Most recently, MultiCare health in Washington has begun to reinstitute indoor mask requirements, while others such as Banner Health facilities in Arizona are implementing new visitor restrictions to minimize the risk of someone bringing illness into the hospital. 

Some experts have also struck a more cautious tone, saying they are yet to see anything that would indicate this year will be worse than previous ones.  

Dr Michael Osterholm, director of the University of Minnesota’s center for infectious disease research, said it would be ‘premature’ to say it was going to be a bad year, noting that last year’s flu season burden ‘wasn’t beyond usual.’

The flu season struck a month early this year, which experts has said was likely driven by shifts in seasonal patterns of diseases spurrd by Covid lockdowns.  
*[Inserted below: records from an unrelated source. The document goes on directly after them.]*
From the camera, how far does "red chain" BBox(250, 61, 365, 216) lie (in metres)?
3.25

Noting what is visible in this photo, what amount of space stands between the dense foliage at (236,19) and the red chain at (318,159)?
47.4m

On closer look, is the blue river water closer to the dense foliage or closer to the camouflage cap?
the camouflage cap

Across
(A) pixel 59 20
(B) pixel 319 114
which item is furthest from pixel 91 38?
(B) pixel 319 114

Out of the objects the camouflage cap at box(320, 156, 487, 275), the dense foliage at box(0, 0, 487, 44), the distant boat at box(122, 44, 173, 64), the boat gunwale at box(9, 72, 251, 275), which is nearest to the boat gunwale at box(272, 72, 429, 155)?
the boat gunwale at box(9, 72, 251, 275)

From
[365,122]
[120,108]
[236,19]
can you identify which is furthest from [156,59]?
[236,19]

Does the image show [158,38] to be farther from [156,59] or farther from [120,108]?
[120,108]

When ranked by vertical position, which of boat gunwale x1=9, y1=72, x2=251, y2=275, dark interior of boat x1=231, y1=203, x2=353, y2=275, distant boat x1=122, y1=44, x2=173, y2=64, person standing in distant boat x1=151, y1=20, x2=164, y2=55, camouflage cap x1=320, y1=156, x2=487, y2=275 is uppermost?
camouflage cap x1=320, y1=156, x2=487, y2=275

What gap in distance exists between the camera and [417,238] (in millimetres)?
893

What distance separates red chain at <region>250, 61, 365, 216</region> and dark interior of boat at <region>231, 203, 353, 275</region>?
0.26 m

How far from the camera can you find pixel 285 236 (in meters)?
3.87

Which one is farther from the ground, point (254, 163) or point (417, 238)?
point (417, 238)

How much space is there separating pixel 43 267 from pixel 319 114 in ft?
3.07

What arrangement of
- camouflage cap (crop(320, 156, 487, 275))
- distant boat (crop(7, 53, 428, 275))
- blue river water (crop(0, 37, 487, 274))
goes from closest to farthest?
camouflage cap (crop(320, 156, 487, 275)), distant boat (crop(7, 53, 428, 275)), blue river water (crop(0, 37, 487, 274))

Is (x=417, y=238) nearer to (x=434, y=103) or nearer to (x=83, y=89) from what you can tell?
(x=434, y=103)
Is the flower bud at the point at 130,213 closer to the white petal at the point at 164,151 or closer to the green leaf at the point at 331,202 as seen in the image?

Meanwhile on the other side of the world, Chinese and World Health Organization officials have spotted a spike in the number of pneumonia cases there driven by the combined force of several seasonal illnesses including RSV, influenza, and the lesser-known mycoplasma.  

The above indicates an uptick in respiratory syncytial virus (RSV)
The above shows wastewater surveillance for Covid, which provides an estimate of how rapidly the virus is spreading in the population

Mycoplasma pneumonia is a bacterial infection that infects at least two million Americans annually, but it rarely makes headlines because cases are mild and deaths extremely rare.

The crucial difference this year, though, is that children’s immunity is generally low following lockdowns, school closures and mask mandates.

Those who locked down harder and longer, like China, are seeing bigger outbreaks, but even Sweden, which notoriously did not shut down its society, has recorded a rise in child pneumonia cases.

Similar outbreaks of the strain of pneumonia — dubbed ‘white lung syndrome’ because of the distinctive white patches on chest x-rays of affected children — have been reported in Denmark, the Netherlands, and at least two states in the US – Ohio and Massachusetts.

Dr Karen Acker, a pediatric infectious diseases specialist at New York-Presbyterian, said: ‘This may be another bad year.

‘Last year showed what happens when we go a few years without seeing our normal viral trends.

‘It may take some time for viral levels and the immunity dynamic to level out.’

But sounding a note of caution Dr Stuart Ray, vice chair of medicine at Johns Hopkins in Maryland, agreed saying he doesn’t have ‘a strong sense that this will be a particularly bad year’.

CDC sources have also told DailyMail.com they are seeing nothing out of the ordinary in trends of viruses.